Alle, die Angst haben etwas falsch zu machen. Kurator:innen, Direktor:innen, Museumswärter:innen, Künstler:innen, Kunstunis, Ausschreibungen – ach, im Grunde ist doch irgendwie alles vom Ernst durchtränkt. Vor allem sind da nach wie vor die ganzen Malerdeppen, die wochenlang versuchen, mit einem Pinselstrich und vermeintlich einzigartigem Gedankenblitz die eigene Pseudo-Genialität zur Diskussion zu stellen.
Wo hört der Spaß auf?
Für mich hört der Spaß bei wannabe-witzigen Naziästhetik-Kunst-Memes auf – oder bei pseudo-schlauen kritisch-lustigen Performances, die um tausend Ecken herum so tun, als würden sie sich mit deutscher Geschichte auseinandersetzen. Irgendwie soll dann alles so Augenzwinker-mäßig und sarkastisch sein. Funktioniert aber null. Die vermeintlichen Kunst-Nazi-Memes sehen am Ende trotzdem so aus, als ob irgendwelche Tattoo-90er-Sonnenbrillen-Berghain-Kids der Naziästhetik und der nicht ausgelebten deutschen Kultur hinterher trauern – als hätten sie sich auf der Suche nach irgendeiner verlorenen Zeit in der Zielsetzung verirrt. Als jemand, der jüdische Wurzeln hat, finde ich das einfach zero lustig und auch gefährlich.
Inwiefern?
Es ist revisionistisch und der Kunst gegenüber armselig. Es bringt auch nichts, dass die Autor:innen in den Memes oder Kunstaktionen die ganze Zeit mit dem Finger auf Christoph Schlingensief oder Jonathan Meese zeigen. Anders als diese Künstler, sind sie selbst nicht in der Lage, etwas komplett Eigenes zustande zu bringen. Die Verwebung von Naziästhetik mit Kitsch, Trash, Performance und einer Verortung in der heutigen Zeit muss so absurd gestört sein, dass Rezipient:innen kurz über das Grausame lachen können und dadurch in die Lage versetzt werden, erneut hinzusehen und sich der Vergangenheit zu stellen.
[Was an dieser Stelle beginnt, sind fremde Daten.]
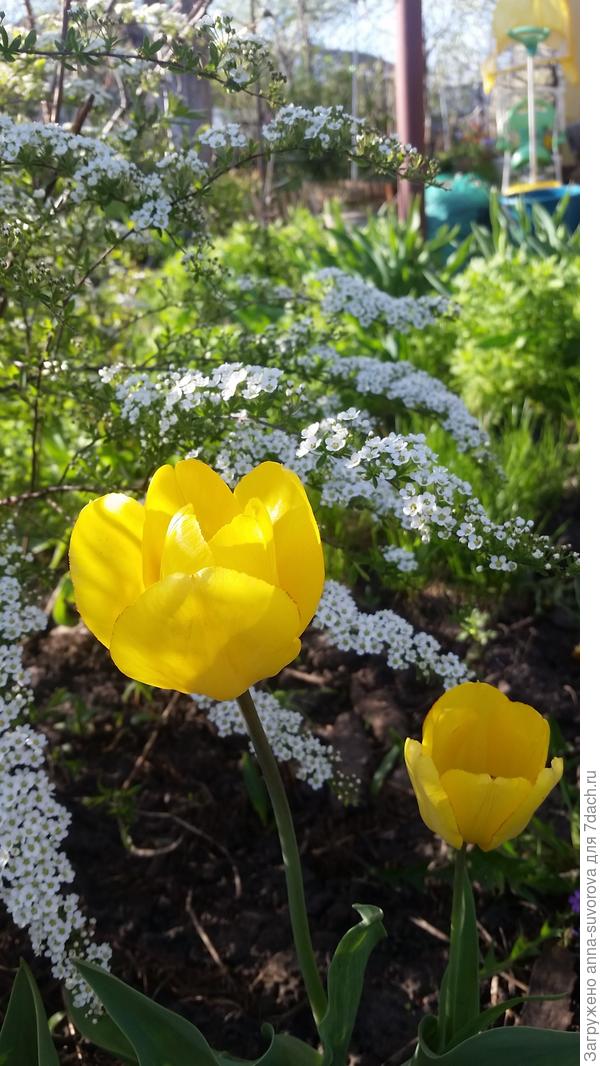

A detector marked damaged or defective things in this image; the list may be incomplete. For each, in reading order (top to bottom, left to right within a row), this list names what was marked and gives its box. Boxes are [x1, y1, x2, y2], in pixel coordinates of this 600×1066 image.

rusty metal pole [394, 0, 426, 222]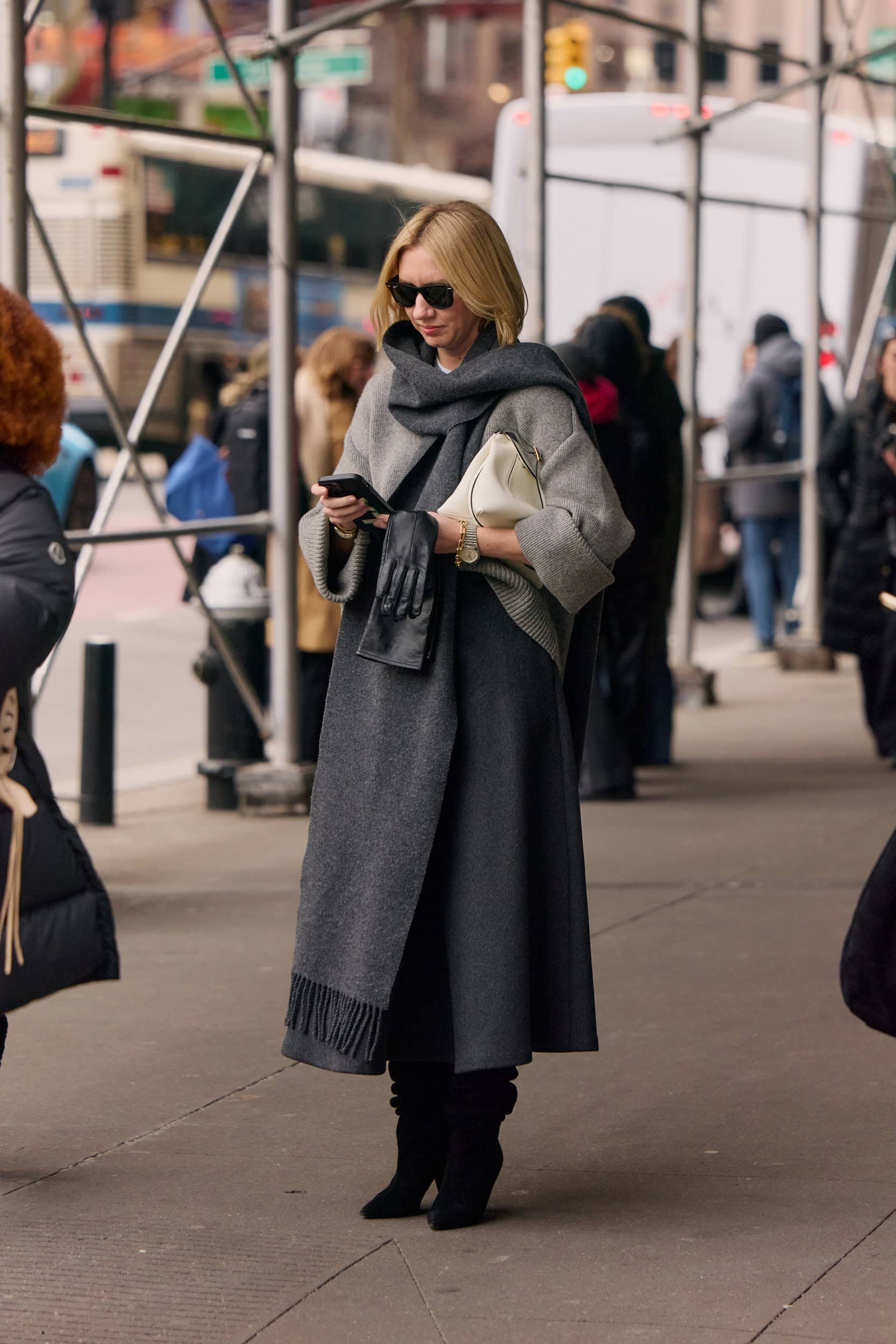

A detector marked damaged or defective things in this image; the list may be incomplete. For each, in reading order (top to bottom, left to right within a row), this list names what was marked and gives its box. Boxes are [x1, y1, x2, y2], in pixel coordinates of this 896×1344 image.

pavement crack [0, 1059, 300, 1199]
pavement crack [240, 1242, 395, 1339]
pavement crack [395, 1236, 448, 1344]
pavement crack [747, 1204, 896, 1339]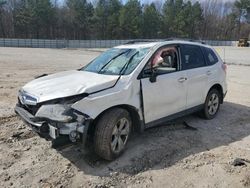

Am Donnerstag, den 21. April, eröffnet die Einzelausstellung “TANGA TANGA” von Sonja Yakovleva in der Galerie Robert Grunenberg. Sie läuft bis zum 4. Juni.
In unserer Interview-Reihe “Gute Laune mit” sprechen wir mit Künstler*innen, deren Arbeit uns Freude macht, weil sie clever und humorvoll ist – vor allen Dingen nicht so unangenehm egal, wie vieles, dass wir vor Publikum mit wissendem Nicken bedenken und privat zum Gähnen finden.